Lebanese former prime ministers, Saad al-Hariri and Najib Mikati greet each other in Beirut, Lebanon July 25, 2021. REUTERS
Lebanese businessman Najib Mikati secured enough votes in parliamentary consultations on Monday to be designated the next prime minister, and now faces the difficult challenge of forming a viable government to tackle a financial crisis.
Mikati has been prime minister twice before and, unlike many Lebanese leaders, does not represent a political bloc or hail from a dynasty. He received 72 votes out of a total of 118 members of parliament.

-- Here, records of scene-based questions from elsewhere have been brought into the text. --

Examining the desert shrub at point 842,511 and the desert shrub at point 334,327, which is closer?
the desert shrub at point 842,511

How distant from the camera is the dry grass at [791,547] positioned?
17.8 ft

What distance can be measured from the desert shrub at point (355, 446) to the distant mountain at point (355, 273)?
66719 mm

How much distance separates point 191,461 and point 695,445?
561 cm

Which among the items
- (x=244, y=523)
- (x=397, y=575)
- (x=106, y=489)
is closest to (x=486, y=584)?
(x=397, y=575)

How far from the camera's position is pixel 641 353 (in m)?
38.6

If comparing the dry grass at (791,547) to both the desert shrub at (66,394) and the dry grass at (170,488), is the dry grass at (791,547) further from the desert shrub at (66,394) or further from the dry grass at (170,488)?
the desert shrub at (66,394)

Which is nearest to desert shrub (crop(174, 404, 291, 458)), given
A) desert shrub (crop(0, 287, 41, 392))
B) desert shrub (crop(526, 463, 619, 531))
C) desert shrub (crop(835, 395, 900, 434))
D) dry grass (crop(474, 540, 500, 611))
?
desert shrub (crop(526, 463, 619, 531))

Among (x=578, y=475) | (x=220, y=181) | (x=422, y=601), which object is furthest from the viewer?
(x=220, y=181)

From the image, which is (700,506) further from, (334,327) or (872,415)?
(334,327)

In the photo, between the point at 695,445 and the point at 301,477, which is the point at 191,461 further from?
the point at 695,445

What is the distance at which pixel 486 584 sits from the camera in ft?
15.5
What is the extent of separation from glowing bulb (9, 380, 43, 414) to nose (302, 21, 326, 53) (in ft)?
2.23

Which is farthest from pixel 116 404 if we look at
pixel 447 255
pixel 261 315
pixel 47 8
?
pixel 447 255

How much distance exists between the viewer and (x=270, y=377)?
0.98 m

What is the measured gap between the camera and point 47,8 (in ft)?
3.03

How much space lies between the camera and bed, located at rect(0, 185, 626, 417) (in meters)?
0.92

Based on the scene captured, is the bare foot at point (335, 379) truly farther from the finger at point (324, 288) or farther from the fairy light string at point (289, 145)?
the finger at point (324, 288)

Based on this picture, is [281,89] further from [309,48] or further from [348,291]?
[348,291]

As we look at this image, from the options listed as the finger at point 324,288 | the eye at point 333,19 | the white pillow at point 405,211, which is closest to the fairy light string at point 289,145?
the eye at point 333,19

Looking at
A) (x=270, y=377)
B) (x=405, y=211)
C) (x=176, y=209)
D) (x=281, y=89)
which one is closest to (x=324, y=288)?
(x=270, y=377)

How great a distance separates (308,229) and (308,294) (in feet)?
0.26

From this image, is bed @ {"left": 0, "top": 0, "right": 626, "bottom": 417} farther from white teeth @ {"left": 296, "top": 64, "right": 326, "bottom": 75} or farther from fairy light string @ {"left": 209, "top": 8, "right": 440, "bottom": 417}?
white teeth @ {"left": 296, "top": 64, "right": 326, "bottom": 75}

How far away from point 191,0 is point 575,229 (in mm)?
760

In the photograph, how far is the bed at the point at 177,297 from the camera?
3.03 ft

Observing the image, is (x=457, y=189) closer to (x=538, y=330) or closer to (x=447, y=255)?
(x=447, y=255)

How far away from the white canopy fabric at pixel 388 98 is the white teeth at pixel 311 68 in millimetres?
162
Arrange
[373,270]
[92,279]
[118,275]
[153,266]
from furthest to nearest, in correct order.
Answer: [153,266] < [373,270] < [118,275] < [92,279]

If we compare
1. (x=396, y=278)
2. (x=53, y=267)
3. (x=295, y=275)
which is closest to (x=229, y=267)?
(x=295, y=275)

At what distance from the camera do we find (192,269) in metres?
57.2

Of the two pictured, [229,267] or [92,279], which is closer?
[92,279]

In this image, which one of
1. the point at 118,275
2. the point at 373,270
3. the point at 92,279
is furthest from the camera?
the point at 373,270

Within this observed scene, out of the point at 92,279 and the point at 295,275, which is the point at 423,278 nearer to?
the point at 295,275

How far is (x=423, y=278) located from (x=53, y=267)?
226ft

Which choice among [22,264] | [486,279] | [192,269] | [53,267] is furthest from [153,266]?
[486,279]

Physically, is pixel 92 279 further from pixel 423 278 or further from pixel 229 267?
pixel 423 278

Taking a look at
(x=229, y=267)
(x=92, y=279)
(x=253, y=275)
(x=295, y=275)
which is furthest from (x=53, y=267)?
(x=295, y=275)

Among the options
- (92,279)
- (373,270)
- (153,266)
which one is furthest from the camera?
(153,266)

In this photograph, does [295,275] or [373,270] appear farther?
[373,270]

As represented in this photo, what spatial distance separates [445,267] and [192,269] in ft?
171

Like previous nominee Saad al-Hariri, he must navigate the sectarian, power-sharing structure and secure agreement on a cabinet equipped to address the financial meltdown in Lebanon, one of the world's most heavily indebted states.
"I don't have a magic wand and I can't work miracles," Mikati said after his nomination, but added that he had been studying the situation and had "the necessary international guarantees".
Mikati is the third person to be nominated since Hassan Diab's government resigned after an explosion at Beirut's port area on Aug. 4 last year that killed more than 200 people and flattened large areas of the city.
Diab's government has stayed on in a caretaker capacity since then, but Lebanon's currency has collapsed, jobs have vanished and banks have frozen accounts in the country's worst crisis since the 1975-90 civil war.
Mikati said he was confident he could form a government, and its first priority would be to implement a reform plan by former colonial power France.
The French roadmap envisioned a government of specialists capable of implementing reforms and engaging the International Monetary Fund.
LEBANON 'HAS A CHANCE TODAY'
Hezbollah, the heavily armed Shi'ite Islamist movement that the United States deems a terrorist group, nominated Mikati in Monday's consultations. Most of the main parliamentary blocs endorsed the choice.
Muhammad Raad, the leader of Hezbollah's parliamentary bloc, told reporters there were signs hinting at the possibility of forming a government and "that's why we named Mikati, to give an extra boost to facilitate forming a government."
Hezbollah is an ally of President Michel Aoun.
Among Mikati's endorsers was Hariri who, after nearly 10 months, abandoned efforts to form a government last week after failing to agree its composition with Aoun.
Hariri told reporters after meeting Aoun that he hoped Mikati, a telecoms tycoon, would be chosen and succeed in forming a cabinet, adding: "The country has a chance today."
The news of Mikati's likely designation boosted the Lebanese pound earlier on Monday on the unofficial parallel market, where dollars changed hands at around 16,500 pounds, compared to over 22,000 at the height of the deadlock over the government.
In Lebanon's political system, the post of prime minister has to be held by a Sunni Muslim, while the presidency is held by a Maronite Christian.
Western governments have been piling pressure on Lebanon to form a government that can set about reforming the corruption-marred state. They have threatened to impose sanctions and said financial support will not flow before reforms begin.